# DIRECTION
Edit the rows starting at the line that contains "Based on the" and ending at the line that contains "3.19 metres": replace "bamboo stake" with "wooden stake", keep everything else unchanged, and give back only those lines.

--- Start RECORDS SUPPLIED ---

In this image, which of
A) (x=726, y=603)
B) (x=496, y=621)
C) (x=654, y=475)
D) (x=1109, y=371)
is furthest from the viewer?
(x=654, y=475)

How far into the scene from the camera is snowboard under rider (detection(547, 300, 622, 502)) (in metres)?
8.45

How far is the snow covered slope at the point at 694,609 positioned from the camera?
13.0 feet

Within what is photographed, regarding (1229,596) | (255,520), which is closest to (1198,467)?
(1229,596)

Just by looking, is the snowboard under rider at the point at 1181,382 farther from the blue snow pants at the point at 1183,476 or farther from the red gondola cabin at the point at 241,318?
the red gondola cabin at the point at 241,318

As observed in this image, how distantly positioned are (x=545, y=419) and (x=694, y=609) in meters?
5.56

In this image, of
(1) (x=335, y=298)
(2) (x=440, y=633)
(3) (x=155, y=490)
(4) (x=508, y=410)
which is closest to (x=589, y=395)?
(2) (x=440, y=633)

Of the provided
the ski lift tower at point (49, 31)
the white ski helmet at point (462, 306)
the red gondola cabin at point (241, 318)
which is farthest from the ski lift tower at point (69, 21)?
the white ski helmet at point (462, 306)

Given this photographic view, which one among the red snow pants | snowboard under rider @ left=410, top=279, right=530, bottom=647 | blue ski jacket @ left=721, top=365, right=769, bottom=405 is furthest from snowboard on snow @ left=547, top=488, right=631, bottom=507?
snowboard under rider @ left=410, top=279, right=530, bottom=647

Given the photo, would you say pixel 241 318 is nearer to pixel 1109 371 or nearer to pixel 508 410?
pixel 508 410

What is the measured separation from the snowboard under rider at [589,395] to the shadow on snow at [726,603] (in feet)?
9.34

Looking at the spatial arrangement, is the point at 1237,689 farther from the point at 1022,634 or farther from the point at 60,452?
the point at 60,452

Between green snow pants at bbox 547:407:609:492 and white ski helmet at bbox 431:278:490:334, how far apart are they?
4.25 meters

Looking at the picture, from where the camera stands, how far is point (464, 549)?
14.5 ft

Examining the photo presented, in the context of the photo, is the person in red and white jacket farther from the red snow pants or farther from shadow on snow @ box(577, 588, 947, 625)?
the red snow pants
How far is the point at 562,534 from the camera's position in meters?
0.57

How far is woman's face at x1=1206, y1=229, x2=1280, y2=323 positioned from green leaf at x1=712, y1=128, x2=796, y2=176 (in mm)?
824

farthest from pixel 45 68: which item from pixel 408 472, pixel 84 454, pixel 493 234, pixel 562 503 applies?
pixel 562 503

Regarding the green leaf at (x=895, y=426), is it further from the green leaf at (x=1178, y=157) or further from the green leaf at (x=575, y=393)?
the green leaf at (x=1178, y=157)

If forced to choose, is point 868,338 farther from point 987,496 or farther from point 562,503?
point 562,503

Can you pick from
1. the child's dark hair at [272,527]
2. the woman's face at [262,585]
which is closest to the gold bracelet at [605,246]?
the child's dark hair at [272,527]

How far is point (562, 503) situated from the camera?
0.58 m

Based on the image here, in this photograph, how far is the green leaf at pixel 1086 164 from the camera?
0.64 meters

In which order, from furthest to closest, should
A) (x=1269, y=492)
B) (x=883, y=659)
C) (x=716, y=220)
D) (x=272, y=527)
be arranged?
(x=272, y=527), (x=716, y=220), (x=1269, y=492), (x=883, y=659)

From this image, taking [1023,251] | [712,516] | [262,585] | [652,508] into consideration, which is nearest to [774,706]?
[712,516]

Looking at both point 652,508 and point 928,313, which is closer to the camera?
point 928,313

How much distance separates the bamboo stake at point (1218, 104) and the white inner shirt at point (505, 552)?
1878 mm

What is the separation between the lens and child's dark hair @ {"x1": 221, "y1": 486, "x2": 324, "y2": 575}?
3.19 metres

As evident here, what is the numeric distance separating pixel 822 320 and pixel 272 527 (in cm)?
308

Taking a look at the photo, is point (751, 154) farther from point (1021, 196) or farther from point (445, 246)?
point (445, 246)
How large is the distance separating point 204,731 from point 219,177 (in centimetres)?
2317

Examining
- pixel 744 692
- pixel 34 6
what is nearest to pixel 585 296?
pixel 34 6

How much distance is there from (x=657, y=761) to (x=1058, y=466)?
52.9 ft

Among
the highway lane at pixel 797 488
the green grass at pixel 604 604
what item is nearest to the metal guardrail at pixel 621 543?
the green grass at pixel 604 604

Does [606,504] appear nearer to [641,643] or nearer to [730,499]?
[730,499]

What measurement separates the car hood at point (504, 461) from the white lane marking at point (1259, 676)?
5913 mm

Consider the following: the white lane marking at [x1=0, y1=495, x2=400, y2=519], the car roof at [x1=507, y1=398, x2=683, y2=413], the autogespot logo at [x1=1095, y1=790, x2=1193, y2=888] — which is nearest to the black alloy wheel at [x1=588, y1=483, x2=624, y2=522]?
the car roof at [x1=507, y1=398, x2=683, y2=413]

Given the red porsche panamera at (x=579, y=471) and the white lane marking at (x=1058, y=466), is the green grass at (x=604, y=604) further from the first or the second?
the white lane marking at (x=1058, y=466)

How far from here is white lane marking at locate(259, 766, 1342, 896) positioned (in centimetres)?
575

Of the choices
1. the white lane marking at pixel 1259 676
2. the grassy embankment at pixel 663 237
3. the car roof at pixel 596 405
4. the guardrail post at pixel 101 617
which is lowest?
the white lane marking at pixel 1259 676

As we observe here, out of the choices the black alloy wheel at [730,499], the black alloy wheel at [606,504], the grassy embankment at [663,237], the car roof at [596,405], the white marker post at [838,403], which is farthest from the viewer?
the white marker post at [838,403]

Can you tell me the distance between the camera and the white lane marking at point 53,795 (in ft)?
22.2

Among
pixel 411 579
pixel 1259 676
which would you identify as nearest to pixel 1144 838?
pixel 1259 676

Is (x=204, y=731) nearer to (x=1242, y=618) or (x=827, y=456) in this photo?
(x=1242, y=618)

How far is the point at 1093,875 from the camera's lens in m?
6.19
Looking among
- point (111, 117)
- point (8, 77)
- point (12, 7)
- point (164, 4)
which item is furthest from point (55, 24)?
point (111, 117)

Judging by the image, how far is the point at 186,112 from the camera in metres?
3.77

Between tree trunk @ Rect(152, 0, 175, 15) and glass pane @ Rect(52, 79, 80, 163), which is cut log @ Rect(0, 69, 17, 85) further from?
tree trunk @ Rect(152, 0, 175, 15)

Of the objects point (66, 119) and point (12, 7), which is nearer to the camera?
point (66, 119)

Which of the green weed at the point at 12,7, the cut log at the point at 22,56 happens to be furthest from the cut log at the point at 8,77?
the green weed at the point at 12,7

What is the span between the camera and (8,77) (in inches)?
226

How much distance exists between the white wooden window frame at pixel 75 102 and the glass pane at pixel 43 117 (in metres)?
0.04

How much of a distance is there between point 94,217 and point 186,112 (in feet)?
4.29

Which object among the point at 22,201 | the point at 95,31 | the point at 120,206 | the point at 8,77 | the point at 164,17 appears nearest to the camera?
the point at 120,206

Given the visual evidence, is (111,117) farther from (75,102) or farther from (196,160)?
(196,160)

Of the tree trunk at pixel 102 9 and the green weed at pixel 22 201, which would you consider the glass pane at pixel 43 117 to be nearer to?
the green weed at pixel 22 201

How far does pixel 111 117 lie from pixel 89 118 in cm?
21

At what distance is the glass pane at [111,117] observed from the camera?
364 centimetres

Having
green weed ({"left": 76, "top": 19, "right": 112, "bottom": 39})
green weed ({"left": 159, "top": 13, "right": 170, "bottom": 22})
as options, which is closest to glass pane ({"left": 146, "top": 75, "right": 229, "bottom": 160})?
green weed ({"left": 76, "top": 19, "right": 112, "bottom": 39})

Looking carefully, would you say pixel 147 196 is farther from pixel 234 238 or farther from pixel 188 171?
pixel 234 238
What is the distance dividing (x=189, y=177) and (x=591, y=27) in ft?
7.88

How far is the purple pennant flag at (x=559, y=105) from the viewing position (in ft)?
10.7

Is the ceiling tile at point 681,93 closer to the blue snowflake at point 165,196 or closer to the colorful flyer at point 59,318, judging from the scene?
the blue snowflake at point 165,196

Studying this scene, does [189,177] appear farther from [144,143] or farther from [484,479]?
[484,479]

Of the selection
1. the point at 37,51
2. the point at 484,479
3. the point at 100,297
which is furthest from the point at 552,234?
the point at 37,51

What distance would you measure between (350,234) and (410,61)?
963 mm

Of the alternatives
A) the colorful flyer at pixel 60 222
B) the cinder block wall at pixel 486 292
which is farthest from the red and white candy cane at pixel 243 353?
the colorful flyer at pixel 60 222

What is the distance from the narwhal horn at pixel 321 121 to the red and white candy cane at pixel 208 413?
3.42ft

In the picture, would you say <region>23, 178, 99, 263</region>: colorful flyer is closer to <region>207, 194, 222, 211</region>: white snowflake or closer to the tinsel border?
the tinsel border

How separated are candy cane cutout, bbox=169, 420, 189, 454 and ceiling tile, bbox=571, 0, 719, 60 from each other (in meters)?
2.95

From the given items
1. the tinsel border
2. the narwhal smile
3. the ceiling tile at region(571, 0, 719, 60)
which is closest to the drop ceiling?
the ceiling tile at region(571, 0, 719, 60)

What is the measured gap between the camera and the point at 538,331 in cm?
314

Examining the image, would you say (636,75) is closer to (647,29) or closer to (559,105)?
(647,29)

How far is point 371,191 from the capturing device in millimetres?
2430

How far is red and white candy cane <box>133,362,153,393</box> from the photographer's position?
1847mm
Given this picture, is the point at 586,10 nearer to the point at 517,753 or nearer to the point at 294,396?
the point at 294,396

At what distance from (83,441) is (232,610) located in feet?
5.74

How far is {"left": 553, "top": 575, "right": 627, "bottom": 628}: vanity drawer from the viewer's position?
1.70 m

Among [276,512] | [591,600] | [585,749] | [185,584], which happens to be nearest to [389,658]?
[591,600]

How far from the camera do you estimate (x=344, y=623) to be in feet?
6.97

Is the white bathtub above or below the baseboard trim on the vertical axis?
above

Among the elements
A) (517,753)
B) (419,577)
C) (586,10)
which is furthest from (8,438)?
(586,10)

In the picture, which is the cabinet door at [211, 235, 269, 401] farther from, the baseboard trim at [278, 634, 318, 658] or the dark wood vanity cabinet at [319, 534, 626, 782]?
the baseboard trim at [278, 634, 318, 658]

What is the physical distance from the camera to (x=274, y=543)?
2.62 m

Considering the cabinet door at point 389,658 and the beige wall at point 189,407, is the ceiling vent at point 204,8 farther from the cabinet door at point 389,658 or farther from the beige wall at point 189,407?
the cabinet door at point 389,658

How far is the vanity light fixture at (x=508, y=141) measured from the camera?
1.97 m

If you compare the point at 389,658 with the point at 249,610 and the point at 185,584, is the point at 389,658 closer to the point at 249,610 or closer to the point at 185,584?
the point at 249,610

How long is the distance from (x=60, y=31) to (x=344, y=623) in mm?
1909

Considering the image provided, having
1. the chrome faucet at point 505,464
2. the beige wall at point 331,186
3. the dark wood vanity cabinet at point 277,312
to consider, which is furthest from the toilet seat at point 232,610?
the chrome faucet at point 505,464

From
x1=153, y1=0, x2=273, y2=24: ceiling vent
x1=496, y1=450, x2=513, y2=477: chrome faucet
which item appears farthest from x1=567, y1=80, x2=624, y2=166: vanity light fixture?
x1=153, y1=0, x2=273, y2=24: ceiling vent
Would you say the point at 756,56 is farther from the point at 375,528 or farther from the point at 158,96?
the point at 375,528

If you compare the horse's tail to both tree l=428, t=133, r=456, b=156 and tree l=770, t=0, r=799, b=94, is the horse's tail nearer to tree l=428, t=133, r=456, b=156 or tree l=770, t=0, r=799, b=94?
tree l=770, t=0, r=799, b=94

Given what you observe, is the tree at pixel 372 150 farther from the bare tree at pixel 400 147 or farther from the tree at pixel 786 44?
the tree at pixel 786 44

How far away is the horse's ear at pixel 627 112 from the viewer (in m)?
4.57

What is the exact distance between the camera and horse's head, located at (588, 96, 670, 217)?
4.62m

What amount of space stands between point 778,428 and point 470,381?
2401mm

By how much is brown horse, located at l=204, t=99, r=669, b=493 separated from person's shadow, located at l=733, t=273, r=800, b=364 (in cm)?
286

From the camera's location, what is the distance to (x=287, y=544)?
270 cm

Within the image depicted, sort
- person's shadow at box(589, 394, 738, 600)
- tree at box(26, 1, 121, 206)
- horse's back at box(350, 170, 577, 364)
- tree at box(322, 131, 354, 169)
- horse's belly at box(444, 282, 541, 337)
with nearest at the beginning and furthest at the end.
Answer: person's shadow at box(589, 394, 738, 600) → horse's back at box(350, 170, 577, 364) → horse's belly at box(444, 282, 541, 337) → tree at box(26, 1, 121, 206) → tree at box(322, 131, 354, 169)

--- End RECORDS SUPPLIED ---

# WRITTEN SOLUTION
Based on the image here, in this photograph, how far is the green leaf at pixel 1086 164 from the camera?
0.64 meters

In which order, from furthest to closest, should
A) (x=1269, y=492)
B) (x=883, y=659)
C) (x=716, y=220)
D) (x=272, y=527)
be arranged?
(x=272, y=527), (x=716, y=220), (x=1269, y=492), (x=883, y=659)

From this image, taking [1023,251] | [712,516] | [262,585] | [652,508] into consideration, which is nearest to [774,706]?
[712,516]

Looking at both point 652,508 and point 928,313, which is closer to the camera?
point 928,313

How much distance separates the wooden stake at point (1218, 104) and the white inner shirt at point (505, 552)?
1878 mm

What is the separation between the lens and child's dark hair @ {"x1": 221, "y1": 486, "x2": 324, "y2": 575}?
3.19 metres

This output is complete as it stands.